A friend that owns a dive shop in New York had a paintballers carbon fiber bottle explode on his arm. Pretty serious injury to his arm. His arm healed up in about a year and then got his index finger between a boats mooring line and a dock cleat and ripped his finger off and the tendon where it attached at the elbow.
He had some bad luck.
I filled thousands of aluminum and steel scuba tanks in a ten year period at a dive shop and many many SCBA’s at the dive shop, fire department and with my home compressor with not a single incident.
Keep your filling equipment in good shape and protected from unqualified users and replace things when you start to see wear. I would say the weakest link would be fill lines, buy good ones from reputable sources.
Best of luck.
 
HPA is a very serious consideration. Small story.

At the range one day, got distracted talking to a "chatty Kathy' while filling my AG with the GW. Forgot to bleed the valve all the way or at all, and proceeded to remove it from AG, and fill whip wacked me very hard in my face, underneath my eye. Never made that mistake again. If someone is talking to me, I am not filling my gun. Lesson learned.
There's a lot of energy involved in even 1cc of air. I won't tell anybody complacency is ok, ive just been involved with hpa since it first showed up in paintball at 3k fill levels when the standard was co2. I didn't post why I was putting bottles in body armor for a reason. 😁 There's too many liability type people in forums.
 
In three years here on AGN IIRC, there was a Leshy tank on a gun that exploded, details were sketchy as I recall. And there may have been another gun tube cylinder that experienced a “rapid disassembly, again, sketchy info.

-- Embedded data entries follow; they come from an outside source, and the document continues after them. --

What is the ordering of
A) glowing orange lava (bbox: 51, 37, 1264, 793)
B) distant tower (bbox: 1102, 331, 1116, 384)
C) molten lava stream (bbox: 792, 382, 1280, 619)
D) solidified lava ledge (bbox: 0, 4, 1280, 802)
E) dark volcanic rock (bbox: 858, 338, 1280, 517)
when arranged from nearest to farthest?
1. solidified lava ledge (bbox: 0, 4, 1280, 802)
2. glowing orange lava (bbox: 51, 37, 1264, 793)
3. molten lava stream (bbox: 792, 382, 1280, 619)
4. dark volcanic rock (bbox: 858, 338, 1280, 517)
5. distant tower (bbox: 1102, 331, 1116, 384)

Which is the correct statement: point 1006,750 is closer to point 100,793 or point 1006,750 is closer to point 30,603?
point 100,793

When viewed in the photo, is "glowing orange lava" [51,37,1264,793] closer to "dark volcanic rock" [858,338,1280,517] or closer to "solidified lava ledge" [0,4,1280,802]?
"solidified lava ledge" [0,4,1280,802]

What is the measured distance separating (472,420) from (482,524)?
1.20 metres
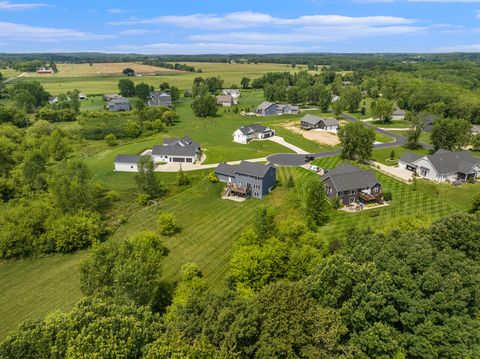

A friend that owns a dive shop in New York had a paintballers carbon fiber bottle explode on his arm. Pretty serious injury to his arm. His arm healed up in about a year and then got his index finger between a boats mooring line and a dock cleat and ripped his finger off and the tendon where it attached at the elbow.
He had some bad luck.
I filled thousands of aluminum and steel scuba tanks in a ten year period at a dive shop and many many SCBA’s at the dive shop, fire department and with my home compressor with not a single incident.
Keep your filling equipment in good shape and protected from unqualified users and replace things when you start to see wear. I would say the weakest link would be fill lines, buy good ones from reputable sources.
Best of luck.
BINGO unqualified users is the best way to say it. My first choice of words was too harsh, I didn't think "smooth brains" was super appropriate, but it's funny so I wrote it here.